Primo Research Assistant launches- a first look and some things you should know - audio overview
AI & Retrieval augmented generation search - the content problem -reactions from librarians, authors and publishers & thoughts on tradeoffs - audio overview
Prompt engineering with Retrieval Augmented Generation systems - tread with caution! -audio overview
All about citation chasing and tools that does citation chasing like Citation Gecko, Connected papers, Research Rabbit, LitMaps and more - audio overview
Citation 101 metrics presentation for workshop - audio overviews
The second one and the fourth one is the probably the best (most accurate) but as mentioned they don't always stick directly to the content but talk around the content. For example, I never once mentioned "bias" though it is hinted at and when these LLMs seem to want to keep warn about biases, lecture us on how it's AI+Human not AI vs human etc.
I also find it quite fascinating it does quite well for powerpoint slides at least those that follow my style
Here I send it my slides I use to teach literature review to postgraudates and it does a good job creating a narrative over them.
Academic search and discovery tools in the age of AI and large language models: An overview of the space - this is based on slides from a fairly successful talk I gave recently.audio overview
I am not sure if the model is a multi-model model that can see images, but my slides tend to have enough text I guess.
System prompt of Audio Overviews
On Twitter, people are wondering what the system prompt is and it seems possible to make the podcast itself discuss it's hidden prompt! That's very meta of course.

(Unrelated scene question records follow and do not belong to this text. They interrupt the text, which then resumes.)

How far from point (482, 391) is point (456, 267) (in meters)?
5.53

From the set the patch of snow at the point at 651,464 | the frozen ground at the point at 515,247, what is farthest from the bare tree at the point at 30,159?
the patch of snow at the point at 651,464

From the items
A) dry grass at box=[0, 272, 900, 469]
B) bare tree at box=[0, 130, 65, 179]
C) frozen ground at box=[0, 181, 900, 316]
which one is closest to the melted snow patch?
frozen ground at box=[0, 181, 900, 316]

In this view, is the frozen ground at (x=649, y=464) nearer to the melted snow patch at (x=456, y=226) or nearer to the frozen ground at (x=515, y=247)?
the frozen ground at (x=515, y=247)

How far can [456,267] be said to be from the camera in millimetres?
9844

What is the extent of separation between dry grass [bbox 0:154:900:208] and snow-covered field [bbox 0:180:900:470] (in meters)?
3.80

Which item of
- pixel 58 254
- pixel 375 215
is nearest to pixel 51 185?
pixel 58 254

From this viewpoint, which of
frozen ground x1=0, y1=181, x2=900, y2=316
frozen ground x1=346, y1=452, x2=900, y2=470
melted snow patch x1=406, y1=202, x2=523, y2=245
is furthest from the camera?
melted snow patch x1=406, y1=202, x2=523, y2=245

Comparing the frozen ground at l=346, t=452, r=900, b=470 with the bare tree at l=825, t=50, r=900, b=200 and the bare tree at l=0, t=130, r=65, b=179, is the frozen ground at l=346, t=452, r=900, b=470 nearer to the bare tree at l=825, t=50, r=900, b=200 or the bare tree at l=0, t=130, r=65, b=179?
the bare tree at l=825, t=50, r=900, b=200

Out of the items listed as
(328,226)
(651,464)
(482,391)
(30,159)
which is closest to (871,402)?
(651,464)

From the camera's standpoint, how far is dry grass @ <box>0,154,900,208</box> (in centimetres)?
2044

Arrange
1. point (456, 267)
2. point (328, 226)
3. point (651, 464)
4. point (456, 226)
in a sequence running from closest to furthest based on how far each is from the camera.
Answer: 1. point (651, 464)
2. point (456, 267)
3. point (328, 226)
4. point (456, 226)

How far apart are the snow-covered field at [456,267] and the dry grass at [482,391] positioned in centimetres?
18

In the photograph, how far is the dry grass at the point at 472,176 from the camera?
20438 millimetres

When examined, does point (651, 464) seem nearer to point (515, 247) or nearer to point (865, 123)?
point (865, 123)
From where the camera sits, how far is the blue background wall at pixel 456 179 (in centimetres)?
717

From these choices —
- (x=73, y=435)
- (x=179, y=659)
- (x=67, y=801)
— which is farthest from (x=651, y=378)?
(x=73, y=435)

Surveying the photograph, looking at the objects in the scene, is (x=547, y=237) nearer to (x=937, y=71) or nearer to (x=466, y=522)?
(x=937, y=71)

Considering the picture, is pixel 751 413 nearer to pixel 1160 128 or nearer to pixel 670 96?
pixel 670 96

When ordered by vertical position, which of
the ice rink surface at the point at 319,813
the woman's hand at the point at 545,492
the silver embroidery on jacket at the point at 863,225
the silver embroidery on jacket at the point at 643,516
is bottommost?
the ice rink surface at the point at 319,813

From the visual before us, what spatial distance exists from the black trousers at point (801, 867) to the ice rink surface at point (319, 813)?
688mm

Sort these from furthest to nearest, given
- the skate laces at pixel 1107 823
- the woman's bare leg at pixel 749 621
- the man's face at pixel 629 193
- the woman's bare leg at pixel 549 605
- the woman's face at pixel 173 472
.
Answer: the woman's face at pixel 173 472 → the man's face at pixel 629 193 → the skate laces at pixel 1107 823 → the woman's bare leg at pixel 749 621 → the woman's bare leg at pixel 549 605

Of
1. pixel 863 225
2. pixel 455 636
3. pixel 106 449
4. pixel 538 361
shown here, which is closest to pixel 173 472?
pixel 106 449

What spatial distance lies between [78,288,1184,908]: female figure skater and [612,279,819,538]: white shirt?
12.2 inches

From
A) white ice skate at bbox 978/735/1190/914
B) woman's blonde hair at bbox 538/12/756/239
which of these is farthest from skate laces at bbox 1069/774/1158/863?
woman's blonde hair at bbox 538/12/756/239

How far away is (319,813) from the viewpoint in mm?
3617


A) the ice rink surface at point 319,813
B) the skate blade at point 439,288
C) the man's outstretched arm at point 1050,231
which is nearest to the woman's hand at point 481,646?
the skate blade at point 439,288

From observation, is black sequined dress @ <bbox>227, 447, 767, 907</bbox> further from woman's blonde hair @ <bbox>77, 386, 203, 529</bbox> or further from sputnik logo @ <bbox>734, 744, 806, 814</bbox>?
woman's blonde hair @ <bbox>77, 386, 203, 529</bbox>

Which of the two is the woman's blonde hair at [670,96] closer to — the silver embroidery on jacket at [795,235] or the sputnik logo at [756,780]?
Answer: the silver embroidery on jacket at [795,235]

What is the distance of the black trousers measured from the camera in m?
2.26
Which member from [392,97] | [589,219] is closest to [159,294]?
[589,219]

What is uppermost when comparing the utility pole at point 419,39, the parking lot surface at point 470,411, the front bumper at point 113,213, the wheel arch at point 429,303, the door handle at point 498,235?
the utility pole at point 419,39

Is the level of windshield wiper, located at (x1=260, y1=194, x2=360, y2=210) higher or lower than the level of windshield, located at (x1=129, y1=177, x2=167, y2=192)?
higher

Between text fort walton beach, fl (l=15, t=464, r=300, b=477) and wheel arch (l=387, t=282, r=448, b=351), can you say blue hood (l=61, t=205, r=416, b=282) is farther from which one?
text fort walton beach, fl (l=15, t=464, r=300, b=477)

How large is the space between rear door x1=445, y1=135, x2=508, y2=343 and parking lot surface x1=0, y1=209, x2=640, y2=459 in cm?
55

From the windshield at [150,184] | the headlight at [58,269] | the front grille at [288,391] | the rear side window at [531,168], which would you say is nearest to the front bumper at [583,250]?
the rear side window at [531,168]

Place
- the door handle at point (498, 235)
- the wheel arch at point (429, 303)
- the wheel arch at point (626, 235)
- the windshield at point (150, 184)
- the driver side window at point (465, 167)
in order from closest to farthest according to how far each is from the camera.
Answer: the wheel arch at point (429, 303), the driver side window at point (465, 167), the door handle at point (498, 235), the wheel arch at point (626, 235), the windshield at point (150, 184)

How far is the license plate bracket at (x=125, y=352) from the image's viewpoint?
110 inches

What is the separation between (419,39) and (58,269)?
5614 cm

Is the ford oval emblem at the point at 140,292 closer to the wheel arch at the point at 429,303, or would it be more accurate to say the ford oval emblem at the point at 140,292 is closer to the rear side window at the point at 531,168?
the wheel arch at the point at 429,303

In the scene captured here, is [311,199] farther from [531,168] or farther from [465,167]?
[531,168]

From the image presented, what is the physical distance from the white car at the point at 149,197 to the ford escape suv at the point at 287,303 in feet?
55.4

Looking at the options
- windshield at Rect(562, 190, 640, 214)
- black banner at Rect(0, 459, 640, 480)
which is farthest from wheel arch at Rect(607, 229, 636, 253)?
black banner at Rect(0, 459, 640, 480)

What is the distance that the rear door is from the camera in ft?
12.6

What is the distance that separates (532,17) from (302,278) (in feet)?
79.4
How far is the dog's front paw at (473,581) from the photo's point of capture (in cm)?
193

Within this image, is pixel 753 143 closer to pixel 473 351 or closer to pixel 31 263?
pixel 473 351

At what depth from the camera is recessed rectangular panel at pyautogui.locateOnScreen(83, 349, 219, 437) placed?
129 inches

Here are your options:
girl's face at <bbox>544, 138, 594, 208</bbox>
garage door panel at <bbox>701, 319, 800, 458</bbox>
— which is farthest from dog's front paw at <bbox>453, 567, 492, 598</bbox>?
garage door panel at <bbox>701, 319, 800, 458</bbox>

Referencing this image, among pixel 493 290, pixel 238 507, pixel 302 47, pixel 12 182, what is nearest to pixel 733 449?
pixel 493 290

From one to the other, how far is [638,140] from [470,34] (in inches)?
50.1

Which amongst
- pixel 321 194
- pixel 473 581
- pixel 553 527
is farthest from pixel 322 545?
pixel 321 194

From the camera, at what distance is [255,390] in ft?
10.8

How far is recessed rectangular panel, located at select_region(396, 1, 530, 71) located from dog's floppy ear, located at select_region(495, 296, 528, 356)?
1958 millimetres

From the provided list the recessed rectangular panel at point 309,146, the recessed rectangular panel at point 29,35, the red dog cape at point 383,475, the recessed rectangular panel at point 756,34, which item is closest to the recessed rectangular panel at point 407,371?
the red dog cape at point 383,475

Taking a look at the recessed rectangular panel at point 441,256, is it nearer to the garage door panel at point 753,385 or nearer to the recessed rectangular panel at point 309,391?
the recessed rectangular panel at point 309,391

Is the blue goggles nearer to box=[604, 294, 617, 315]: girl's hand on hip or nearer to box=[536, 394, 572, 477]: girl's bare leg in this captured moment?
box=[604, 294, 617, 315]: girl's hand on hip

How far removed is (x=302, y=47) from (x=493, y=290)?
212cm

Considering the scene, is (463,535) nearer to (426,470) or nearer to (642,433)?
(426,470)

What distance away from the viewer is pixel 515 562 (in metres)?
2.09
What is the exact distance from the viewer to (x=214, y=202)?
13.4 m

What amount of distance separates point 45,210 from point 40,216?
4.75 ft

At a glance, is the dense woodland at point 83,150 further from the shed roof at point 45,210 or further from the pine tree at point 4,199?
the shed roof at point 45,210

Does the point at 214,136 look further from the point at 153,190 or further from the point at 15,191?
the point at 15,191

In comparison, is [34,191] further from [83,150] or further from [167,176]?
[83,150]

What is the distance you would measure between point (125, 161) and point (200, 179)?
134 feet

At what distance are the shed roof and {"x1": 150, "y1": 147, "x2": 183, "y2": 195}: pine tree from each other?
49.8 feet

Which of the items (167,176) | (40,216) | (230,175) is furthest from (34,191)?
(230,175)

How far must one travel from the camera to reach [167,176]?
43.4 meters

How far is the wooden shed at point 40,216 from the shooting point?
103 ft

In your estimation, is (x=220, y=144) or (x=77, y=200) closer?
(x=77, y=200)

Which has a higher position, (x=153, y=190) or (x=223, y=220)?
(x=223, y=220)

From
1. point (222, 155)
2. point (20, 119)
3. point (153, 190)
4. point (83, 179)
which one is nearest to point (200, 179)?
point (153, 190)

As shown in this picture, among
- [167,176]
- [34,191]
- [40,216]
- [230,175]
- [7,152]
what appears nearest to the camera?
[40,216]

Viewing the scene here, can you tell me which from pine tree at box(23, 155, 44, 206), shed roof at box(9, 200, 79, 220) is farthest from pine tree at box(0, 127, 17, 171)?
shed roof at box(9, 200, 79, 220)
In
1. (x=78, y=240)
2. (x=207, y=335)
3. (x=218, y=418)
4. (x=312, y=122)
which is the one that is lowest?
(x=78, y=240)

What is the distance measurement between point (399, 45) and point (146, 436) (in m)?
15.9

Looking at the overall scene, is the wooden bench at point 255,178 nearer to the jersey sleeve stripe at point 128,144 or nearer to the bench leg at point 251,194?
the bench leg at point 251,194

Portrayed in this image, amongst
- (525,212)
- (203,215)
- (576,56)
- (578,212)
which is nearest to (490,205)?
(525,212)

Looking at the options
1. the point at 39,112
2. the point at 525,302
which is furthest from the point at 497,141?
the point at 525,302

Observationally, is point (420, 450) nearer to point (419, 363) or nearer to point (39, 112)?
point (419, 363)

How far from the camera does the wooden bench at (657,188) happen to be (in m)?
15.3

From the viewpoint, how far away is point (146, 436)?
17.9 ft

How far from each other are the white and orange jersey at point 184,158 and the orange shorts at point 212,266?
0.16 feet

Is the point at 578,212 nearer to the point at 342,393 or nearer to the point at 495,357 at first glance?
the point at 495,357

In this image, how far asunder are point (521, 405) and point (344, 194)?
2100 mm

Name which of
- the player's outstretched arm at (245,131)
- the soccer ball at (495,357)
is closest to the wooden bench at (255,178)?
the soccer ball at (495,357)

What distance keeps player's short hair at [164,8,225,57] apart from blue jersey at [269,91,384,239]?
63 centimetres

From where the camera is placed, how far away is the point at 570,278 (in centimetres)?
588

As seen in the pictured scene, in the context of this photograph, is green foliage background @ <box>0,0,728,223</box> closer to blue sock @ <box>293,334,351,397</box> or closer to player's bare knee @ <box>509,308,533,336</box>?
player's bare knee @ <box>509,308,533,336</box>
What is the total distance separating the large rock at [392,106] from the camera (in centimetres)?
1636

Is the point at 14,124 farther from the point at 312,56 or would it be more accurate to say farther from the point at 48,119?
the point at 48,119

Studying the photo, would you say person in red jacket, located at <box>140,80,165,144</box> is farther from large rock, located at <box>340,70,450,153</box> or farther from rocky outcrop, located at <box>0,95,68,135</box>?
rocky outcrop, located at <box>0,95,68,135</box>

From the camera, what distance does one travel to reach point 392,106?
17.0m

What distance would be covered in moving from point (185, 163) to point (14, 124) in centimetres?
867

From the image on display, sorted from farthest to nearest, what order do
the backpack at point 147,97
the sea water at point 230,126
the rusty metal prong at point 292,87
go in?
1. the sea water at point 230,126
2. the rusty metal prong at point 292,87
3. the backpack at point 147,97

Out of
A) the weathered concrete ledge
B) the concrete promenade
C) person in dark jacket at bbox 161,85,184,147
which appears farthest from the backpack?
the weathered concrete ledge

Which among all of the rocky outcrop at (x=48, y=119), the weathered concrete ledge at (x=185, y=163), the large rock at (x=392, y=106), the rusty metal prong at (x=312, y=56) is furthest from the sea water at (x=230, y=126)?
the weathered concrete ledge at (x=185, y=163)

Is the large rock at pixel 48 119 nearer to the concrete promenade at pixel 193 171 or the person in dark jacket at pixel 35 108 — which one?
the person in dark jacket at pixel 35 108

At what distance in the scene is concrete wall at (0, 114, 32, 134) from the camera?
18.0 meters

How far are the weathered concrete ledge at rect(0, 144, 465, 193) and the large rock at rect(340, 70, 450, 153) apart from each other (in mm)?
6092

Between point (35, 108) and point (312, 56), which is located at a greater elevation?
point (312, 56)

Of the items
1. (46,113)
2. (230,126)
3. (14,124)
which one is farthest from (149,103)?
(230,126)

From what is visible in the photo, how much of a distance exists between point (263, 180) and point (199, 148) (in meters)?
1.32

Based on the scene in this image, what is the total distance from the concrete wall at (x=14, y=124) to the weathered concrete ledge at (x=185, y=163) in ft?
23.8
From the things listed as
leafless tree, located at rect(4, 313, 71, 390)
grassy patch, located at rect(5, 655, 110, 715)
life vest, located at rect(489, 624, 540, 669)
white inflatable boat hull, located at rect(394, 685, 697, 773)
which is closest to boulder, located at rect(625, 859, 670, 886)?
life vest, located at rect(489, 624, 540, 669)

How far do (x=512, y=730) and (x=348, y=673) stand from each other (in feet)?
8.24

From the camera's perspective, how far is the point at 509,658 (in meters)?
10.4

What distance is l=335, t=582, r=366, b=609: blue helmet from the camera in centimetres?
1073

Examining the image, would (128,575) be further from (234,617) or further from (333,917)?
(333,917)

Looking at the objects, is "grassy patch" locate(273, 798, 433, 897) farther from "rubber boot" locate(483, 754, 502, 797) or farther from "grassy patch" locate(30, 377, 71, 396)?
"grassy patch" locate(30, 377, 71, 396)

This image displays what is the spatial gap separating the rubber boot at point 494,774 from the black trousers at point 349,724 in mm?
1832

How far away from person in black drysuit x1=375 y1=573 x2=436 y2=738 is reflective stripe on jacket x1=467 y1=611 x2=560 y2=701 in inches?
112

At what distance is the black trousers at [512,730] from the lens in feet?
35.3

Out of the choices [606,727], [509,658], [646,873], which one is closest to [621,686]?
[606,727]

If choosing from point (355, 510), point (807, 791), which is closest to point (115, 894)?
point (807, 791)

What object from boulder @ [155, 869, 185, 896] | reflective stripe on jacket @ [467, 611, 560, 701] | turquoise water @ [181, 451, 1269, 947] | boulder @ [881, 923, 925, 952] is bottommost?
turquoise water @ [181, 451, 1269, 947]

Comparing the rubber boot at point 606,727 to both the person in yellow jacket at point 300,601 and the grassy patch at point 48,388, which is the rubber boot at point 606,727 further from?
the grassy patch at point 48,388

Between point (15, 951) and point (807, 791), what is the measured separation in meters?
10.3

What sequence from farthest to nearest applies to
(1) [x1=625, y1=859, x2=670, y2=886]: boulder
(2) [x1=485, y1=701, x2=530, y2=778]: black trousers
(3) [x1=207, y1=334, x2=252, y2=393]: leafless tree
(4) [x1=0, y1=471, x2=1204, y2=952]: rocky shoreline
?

I tried and this is what I got. None of it is that surprising.
Conclusion
I am still, reeling by how amazing audio overviews is. Sure it's not 100% accurate, but even when real hosts discuss some content they can get things wrong!
I suspect there are more interesting things you can do besides uploading papers and presentation slides and youtube videos.
For example, I tried to upload my CV and it gave a very hype discussed of my "Storied career" ha. I would say it is like 70% accurate.